In yesterday’s budget, George Osborne announced measures to reward working people and it was these changes that garnered most of the headlines. Amongst the policy changes were several tax changes that affect the London property market and our clients. So will how does the Budget 2015 affect the London property market? Read on to find out.
1. Mortgage Interest Relief for buy-to-let owners restricted to basic rate of income tax
Those who own property with a buy-to-let mortgage have until now been able to claim relief on their interest payments up to the top level of income tax – as much as 45% for the wealthiest owners. The change announced yesterday set the claim limit at the basic rate of income tax, which is currently 20%. The change will be introduced from April 2017. According to the Bank of England, buy-to-let mortgages account for 15% of the market.
This change will affect many of the so-called ‘accidental landlords’ in London who will end up paying a lot more for their buy-to-let mortgages from 2017. It may also cause many over 55s with access to their pension pot who were thinking of investing in buy-to-let property to reconsider their options. A knock on effect of this policy could be for existing landlords to increase their rent to compensate – we shall see.
2. ‘Wear and tear’ allowance for landlords to be scrapped
More bad news for landlords which went largely unreported in most articles; from April 2017 landlords will no longer be entitled to a flat rate 10% tax break for costs related to wear and tear of their properties. Instead they will only be entitled to tax relief on the costs they actually incur on the upkeep of their properties.

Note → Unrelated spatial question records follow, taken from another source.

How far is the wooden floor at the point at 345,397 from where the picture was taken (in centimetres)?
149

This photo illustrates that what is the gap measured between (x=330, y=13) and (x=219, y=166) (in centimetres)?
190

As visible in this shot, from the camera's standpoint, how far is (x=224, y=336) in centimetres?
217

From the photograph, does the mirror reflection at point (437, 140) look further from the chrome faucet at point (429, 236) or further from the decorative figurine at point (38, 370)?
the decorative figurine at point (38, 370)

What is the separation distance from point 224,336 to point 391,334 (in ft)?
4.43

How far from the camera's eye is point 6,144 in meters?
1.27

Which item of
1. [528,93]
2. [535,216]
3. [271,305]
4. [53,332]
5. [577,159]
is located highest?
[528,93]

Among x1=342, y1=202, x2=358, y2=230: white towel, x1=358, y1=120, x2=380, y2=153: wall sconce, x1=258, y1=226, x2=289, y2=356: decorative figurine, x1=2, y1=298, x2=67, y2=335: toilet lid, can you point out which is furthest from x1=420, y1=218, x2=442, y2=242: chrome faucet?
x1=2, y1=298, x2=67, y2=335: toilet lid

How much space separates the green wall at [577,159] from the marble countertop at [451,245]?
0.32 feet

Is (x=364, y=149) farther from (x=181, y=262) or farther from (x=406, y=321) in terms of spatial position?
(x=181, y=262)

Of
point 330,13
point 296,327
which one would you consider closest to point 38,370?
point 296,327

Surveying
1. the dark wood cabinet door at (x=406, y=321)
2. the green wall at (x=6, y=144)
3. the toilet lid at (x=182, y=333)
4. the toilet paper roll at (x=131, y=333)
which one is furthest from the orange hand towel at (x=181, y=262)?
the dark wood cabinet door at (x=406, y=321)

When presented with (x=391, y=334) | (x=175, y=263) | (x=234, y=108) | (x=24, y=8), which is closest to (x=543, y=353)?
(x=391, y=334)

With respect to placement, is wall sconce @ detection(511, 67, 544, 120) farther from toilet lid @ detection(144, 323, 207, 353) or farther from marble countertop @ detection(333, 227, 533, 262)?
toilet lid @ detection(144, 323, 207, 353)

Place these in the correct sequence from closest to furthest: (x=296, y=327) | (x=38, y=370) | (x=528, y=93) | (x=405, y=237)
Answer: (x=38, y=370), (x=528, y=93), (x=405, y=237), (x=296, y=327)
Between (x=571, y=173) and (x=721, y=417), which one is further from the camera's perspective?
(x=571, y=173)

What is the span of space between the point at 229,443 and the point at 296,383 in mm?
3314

3. Tax relief for those that rent a room to be increased
On the other end of the scale, the Chancellor announced that the tax relief for people that rent a room in their home will be increased from the current level of £4,250 to £7,500. This is intended to encourage more people to rent out spare bedrooms and help ease the housing crisis that is most prominent in London.
4. Inheritance tax threshold to increase to £1m
This move to increase the inheritance tax threshold formed one of the key pledges in the Conservative Party manifesto; George Osborne wrote recently “It can only be right that when you’ve worked hard to own your own home, that it will go to your family and not the taxman.” Currently inheritance tax is payable at 40% of the value of an estate in excess of the allowance of £325,000 per person. From April 2017 parents will be offered an extra £175,000 family home allowance to allow them to pass their property tax-free up to the value of £1m after their death. This change applies to married couples and civil partnerships.
5. Permanent non-dom status to be abolished
From April 2017 anyone who has lived in the UK for 15 of the past 20 years will be treated as any other UK citizen and will pay the same level of tax. Currently people from overseas who live in this country can claim ‘non-dom’ status on their income, which means they don’t have to pay UK tax on money earned outside the UK. A high proportion of ‘non-doms’ live in London and will see their tax bill increase.
6. Help to buy ISAs
This is a continuation of the government strategy to help first-time buyers get onto the property ladder. In the past few years we’ve seen the launch of the Help to buy scheme and a change in Stamp Duty. With Help to Buy ISAs, the government has pledged to contribute 25% of the total amount saved up to a maximum of £12,000 of savings, meaning they will contribute up to £3,000. While these levels mean it won’t be overly relevant for many parts of London, its further stimulation for the bottom end of the UK housing market.